We use AprilTags open source from AprilTags C++ library for barcode scanning, we find the initial frame detection takes around 110ms on TX1, but Intel i7 only needs around 40ms.
If AGV moving speed is 1.5m/s, 110ms means the AGV will move 16.5cm while barcode is detected on TX1, but on i7 only move 6cm long.
So using TX1 may let the AGV miss barcode target easier…
Please help to check if the AprilTags tool can be optimized on TX1 to <50ms for the initial frame.
we find the initial frame detection takes around 110ms on TX1, but Intel i7 only needs around 40ms.

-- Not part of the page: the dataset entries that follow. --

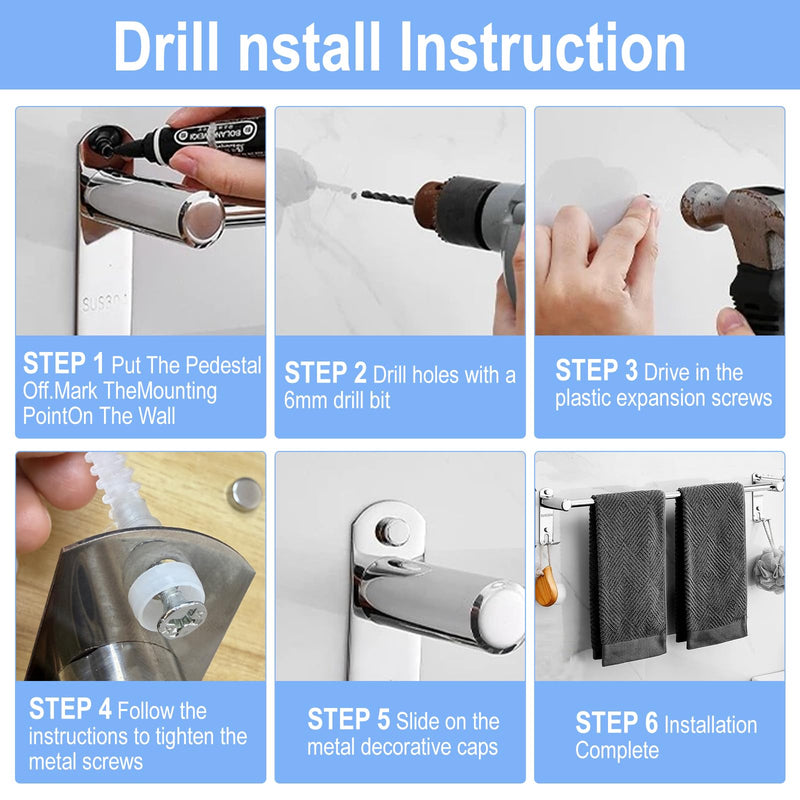 Drill nstall Instruction

STEP 1 Put The Pedestal Off.Mark TheMounting PointOn The Wall

STEP 2 Drill holes with a 6mm drill bit

STEP 3 Drive in the plastic expansion screws

STEP 4 Follow the instructions to tighten the metal screws

STEP 5 Slide on the metal decorative caps

STEP 6 Installation Complete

How did you check the initial frame detection time? Do you just run ./build/bin/apriltags_demo ?
Could you try on the latest BSP (R24.2.1)? You can maximize the performance of CPU/GPU/EMC by issuing “$ sudo ./jetson_clocks.sh” and then check it again.
Dear Vickyy,
I tried your suggestion, still cannot improve the performance.
Do you have another idea to improve the performance ?
Another thing I found is that our application doesn’t use CUDA, do you think that will impact the performance in our case?
Can you share the comparison of performance between i7 and tx1 in detail?
I would like to know how you profile these tasks. Can you tell which part do you add log to?
It would be better if you can share the source code. Thanks.
I have used Tegra_System_Profiler from Jetpack to do a profile of your sample code, and found it is a pure cpu app. There is no way raising gpu clk would help your case.
If you can modify those function into cuda one. The performance may become better.
We provide some cuda samples in jetpack. Please take as a reference if needed.